PROBLEMS ->
[1] According to the lexer documentation, which file defines the EBNF::LL1::Lexer class?
[2] Reproduce everything in the lexer documentation from "Instance Attribute Summary" down to "explicit in terminals.".

SUPPLIED PASSAGE ->
Class: EBNF::LL1::Lexer

Inherits:

Object

Object
EBNF::LL1::Lexer

show all

Includes:: Unescape, Enumerable

Defined in:: lib/ebnf/ll1/lexer.rb

Overview

A lexical analyzer

Examples:

Tokenizing a Turtle string

terminals = [
  [:BLANK_NODE_LABEL, %r(_:(#{PN_LOCAL}))],
  ...
]
ttl = "@prefix rdf: <http://www.w3.org/1999/02/22-rdf-syntax-ns#> ."
lexer = EBNF::LL1::Lexer.tokenize(ttl, terminals)
lexer.each_token do |token|
  puts token.inspect
end

Tokenizing and returning a token stream

lexer = EBNF::LL1::Lexer.tokenize(...)
while :some-condition
  token = lexer.first # Get the current token
  token = lexer.shift # Get the current token and shift to the next
end

Handling error conditions

begin
  EBNF::LL1::Lexer.tokenize(query)
rescue EBNF::LL1::Lexer::Error => error
  warn error.inspect
end

Defined Under Namespace

Classes: Error, Terminal, Token

Constant Summary

Constants included from Unescape

Unescape::ECHAR, Unescape::ESCAPE_CHAR4, Unescape::ESCAPE_CHAR8, Unescape::ESCAPE_CHARS, Unescape::UCHAR

Instance Attribute Summary collapse

#input ⇒ String

The current input string being processed.
#options ⇒ Hash readonly

Any additional options for the lexer.
#scanner ⇒ StringScanner readonly protected
#whitespace ⇒ Regexp readonly

Defines whitespace, including comments, otherwise whitespace must be explicit in terminals.

Class Method Summary collapse

.tokenize(input, terminals, **options) {|lexer| ... } ⇒ Lexer

Tokenizes the given input string or stream.
.unescape_codepoints(string) ⇒ String

Returns a copy of the given input string with all \uXXXX and \UXXXXXXXX Unicode codepoint escape sequences replaced with their unescaped UTF-8 character counterparts.
.unescape_string(input) ⇒ String

Returns a copy of the given input string with all string escape sequences (e.g. \n and \t) replaced with their unescaped UTF-8 character counterparts.

Instance Method Summary collapse

#each_token {|token| ... } ⇒ Enumerator (also: #each)

Enumerates each token in the input string.
#first(*types) ⇒ Token

Returns first token in input stream.
#initialize(input = nil, terminals = nil, **options) ⇒ Lexer constructor

Initializes a new lexer instance.
#lineno ⇒ Integer

The current line number (one-based).
#match_token(*types) ⇒ Token protected

Return the matched token.
#recover(*types) ⇒ Token

Skip input until a token is matched.
#shift ⇒ Token

Returns first token and shifts to next.

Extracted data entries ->
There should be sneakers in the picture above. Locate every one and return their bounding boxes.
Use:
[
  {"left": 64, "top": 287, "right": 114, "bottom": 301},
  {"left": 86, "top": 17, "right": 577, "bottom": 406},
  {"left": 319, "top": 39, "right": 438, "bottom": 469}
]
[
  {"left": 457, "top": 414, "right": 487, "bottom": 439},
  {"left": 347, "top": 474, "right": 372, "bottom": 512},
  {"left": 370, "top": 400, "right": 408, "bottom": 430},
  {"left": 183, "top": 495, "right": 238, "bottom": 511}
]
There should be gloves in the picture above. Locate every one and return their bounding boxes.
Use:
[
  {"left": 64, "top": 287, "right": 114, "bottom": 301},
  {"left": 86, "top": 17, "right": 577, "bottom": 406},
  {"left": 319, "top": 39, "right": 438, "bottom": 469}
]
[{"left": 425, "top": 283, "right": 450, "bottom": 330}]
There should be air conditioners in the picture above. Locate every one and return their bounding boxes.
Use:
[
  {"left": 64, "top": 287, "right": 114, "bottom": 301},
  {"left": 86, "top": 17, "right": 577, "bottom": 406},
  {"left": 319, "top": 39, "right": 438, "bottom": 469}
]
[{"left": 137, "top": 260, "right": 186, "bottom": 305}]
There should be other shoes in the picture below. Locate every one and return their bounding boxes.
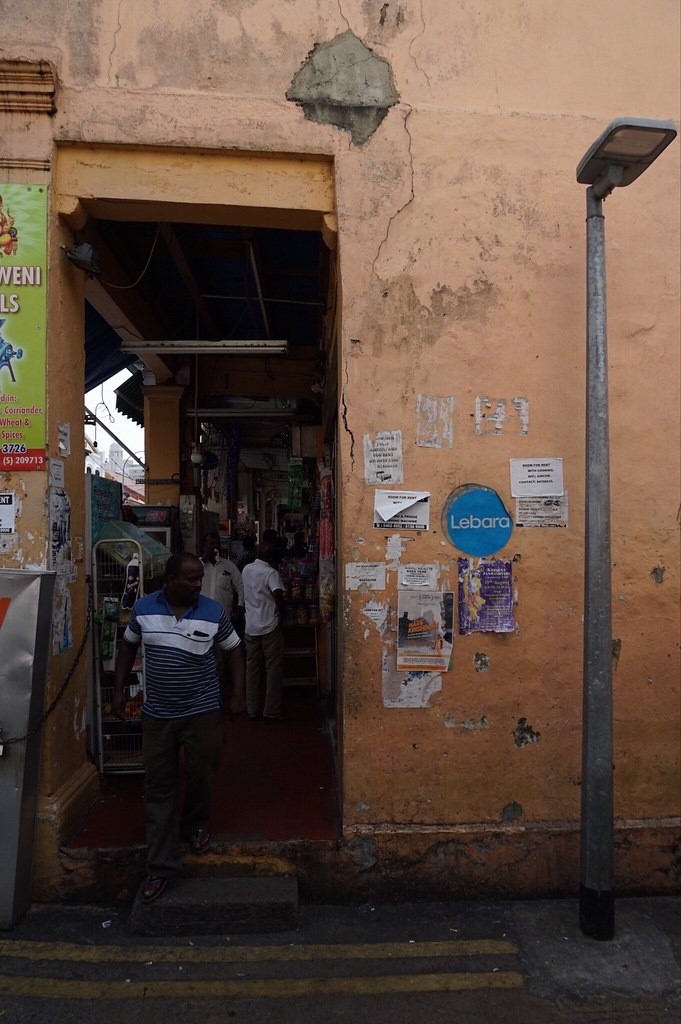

RESPONSES ->
[1] lib/ebnf/ll1/lexer.rb

[2]
Instance Attribute Summary collapse

#input ⇒ String

The current input string being processed.
#options ⇒ Hash readonly

Any additional options for the lexer.
#scanner ⇒ StringScanner readonly protected
#whitespace ⇒ Regexp readonly

Defines whitespace, including comments, otherwise whitespace must be explicit in terminals.